China’s domestic box office may be booming – and Chinese finance flowing into Hollywood movies – but speakers at the China-US Motion Picture Summit (March 25) discussed how successful Chinese co-productions and film exports remain scarce.
Once touted as the most effective way for the US and China to work together, speakers on the summit’s “Cooperation Panel” pointed out that there’s only been around a dozen Sino-US co-productions approved and made in the past five years.
“Budgets have averaged around $20-35m – not modest by local standards, but commercial success has been very mixed,” said Artisan Gateway president Rance Pow. “They haven’t hit their stride yet and that’s a key issue.”
Pow speculated that difficulties may lie in finding stories that resonate with both US and Chinese audiences: “China has its own stories and Hollywood has its own stories to tell”.
But speakers throughout the day mentioned other issues such as China’s censorship rules, more strictly enforced co-production requirements, and the fact that some of the projects being pitched by US producers for co-production are just not very good.
Despite the hurdles, it appears that US studios and indies alike continue to look for co-production projects that work. Warner Bros’ Beijing-based executive vice president, international, Richard Fox, said he was exploring “co-productions that can pass the test, because if you don’t do it right, it fails in both markets.
“We’re looking at [co-productions] and see it as something that will get better and more refined over time,” Fox said.
Panellists throughout the day also discussed why Chinese films are still not travelling overseas in great numbers. On a panel about global production, Leeding Media CEO David Lee observed that the top ten foreign-language movies of all time at the North American box office have grossed $400m, while Stephen Chow’s The Mermaid has grossed more than $500m at the China box office.

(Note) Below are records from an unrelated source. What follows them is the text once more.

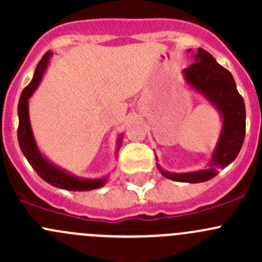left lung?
Wrapping results in <instances>:
<instances>
[{
    "label": "left lung",
    "instance_id": "obj_1",
    "mask_svg": "<svg viewBox=\"0 0 262 262\" xmlns=\"http://www.w3.org/2000/svg\"><path fill=\"white\" fill-rule=\"evenodd\" d=\"M191 53L195 62L182 71L189 87L204 97L218 112L222 119V129L212 158L207 167L191 172H170L157 165L165 178L179 182L198 184L213 179L221 168L227 167L236 160L245 141L246 109L241 95L237 91L236 82L229 71L218 64L210 53L198 48ZM157 160V157H156Z\"/></svg>",
    "mask_w": 262,
    "mask_h": 262
}]
</instances>
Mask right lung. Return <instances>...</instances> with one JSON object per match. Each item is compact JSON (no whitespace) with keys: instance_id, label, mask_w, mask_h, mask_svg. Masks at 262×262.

“One thing we’ve got to think about is the fact that American audiences are not used to reading subtitles in the way that other marketplaces are,” Lee said.
Speaking on the cooperation panel, China Film Association secretary Zhang Hong said China needs to figure out how to tell its own stories with a globally acceptable language. “Only [Zhang Yimou’s] Hero has been successful globally, while other films have not been well understood because they haven’t used the right language to express their stories.”

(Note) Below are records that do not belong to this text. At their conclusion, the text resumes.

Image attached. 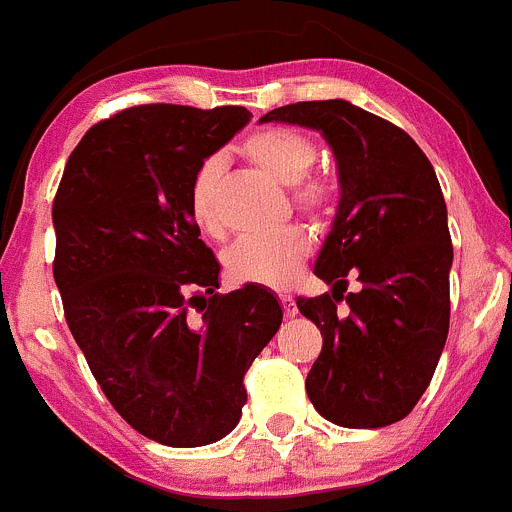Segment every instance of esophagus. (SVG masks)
Returning <instances> with one entry per match:
<instances>
[{"label":"esophagus","instance_id":"obj_1","mask_svg":"<svg viewBox=\"0 0 512 512\" xmlns=\"http://www.w3.org/2000/svg\"><path fill=\"white\" fill-rule=\"evenodd\" d=\"M281 308H283V316L286 318H293L298 313V308H296V301H293L291 296H281Z\"/></svg>","mask_w":512,"mask_h":512}]
</instances>
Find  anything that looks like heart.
I'll list each match as a JSON object with an SVG mask.
<instances>
[{
  "label": "heart",
  "mask_w": 512,
  "mask_h": 512,
  "mask_svg": "<svg viewBox=\"0 0 512 512\" xmlns=\"http://www.w3.org/2000/svg\"><path fill=\"white\" fill-rule=\"evenodd\" d=\"M241 154L266 171L278 184L291 186V204L298 214L323 221L336 204V186L321 171H313L318 146L303 131L291 126H261L241 141ZM224 166L219 159L201 161L189 181L186 209L196 229L211 239H221L226 231L219 206V189ZM311 254L306 231L288 226L263 239H244L224 254L226 278L236 286H263L281 291L301 273Z\"/></svg>",
  "instance_id": "b5f03b06"
}]
</instances>
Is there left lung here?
I'll use <instances>...</instances> for the list:
<instances>
[{
  "label": "left lung",
  "mask_w": 512,
  "mask_h": 512,
  "mask_svg": "<svg viewBox=\"0 0 512 512\" xmlns=\"http://www.w3.org/2000/svg\"><path fill=\"white\" fill-rule=\"evenodd\" d=\"M261 121L321 131L341 176V204L316 261L333 291L296 298L323 336L308 398L336 426H391L421 401L448 338L453 244L438 176L401 126L343 99L296 101ZM348 275L362 291L343 297Z\"/></svg>",
  "instance_id": "1"
}]
</instances>
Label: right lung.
<instances>
[{
	"label": "right lung",
	"mask_w": 512,
	"mask_h": 512,
	"mask_svg": "<svg viewBox=\"0 0 512 512\" xmlns=\"http://www.w3.org/2000/svg\"><path fill=\"white\" fill-rule=\"evenodd\" d=\"M249 119L244 106H129L86 131L54 196L69 331L114 411L171 448L234 430L246 371L283 318L261 286L216 293L221 266L186 209L194 171Z\"/></svg>",
	"instance_id": "obj_1"
}]
</instances>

Zhang also observed that Chinese moviegoers are very young, while some Western markets have older audiences, so there may be also be a generational gap.
IM Global chief Stuart Ford, who handles Chinese movies through his Anthem division, said that overseas Chinese speakers are starting to come back to Chinese movies, thanks to their huge domestic box office and noise they make online, but many distributors are not “motivated or financially inclined to market them.”
Ford also said that the future of Chinese films reaching a larger audience probably doesn’t lie with theatrical box office. “Their real home will be digital platforms overseas where they will reach many more eyeballs,” Ford said. “The range of films that will generate box office success will get narrower, but the potential for the rest to really reach eyeballs will be through SVOD and TVOD platforms.”
Chinese filmmakers speaking on ‘The Art of Storytelling’ panel agreed that the desire to make international movies is there. “Of course, this is a dream for us to tell a good story and win acclaim from a global audience,” said director Kang Honglei.
Producer Ann An, founder of Desen International Media, said this is why co-productions are still necessary. “If we cannot go overseas, we can invite European and Hollywood directors to help us better interpret Chinese stories and culture for global audiences.”
The summit, held at CITIC Guoan’s Grand Epoch City complex outside Beijing, was hosted by CITIC Guoan, Dick Cook Studios, Film Carnival and Beijing Film Academy (BFA). Attendees included local and overseas industry and BFA students.
Overseas speakers also included Alfonso Cuaron, Paul Haggis, animation veteran Don Hahn (The Lion King), AMPAS president Cheryl Boone Isaacs and producers Hawk Koch, Bill Borden and Michael Nozik.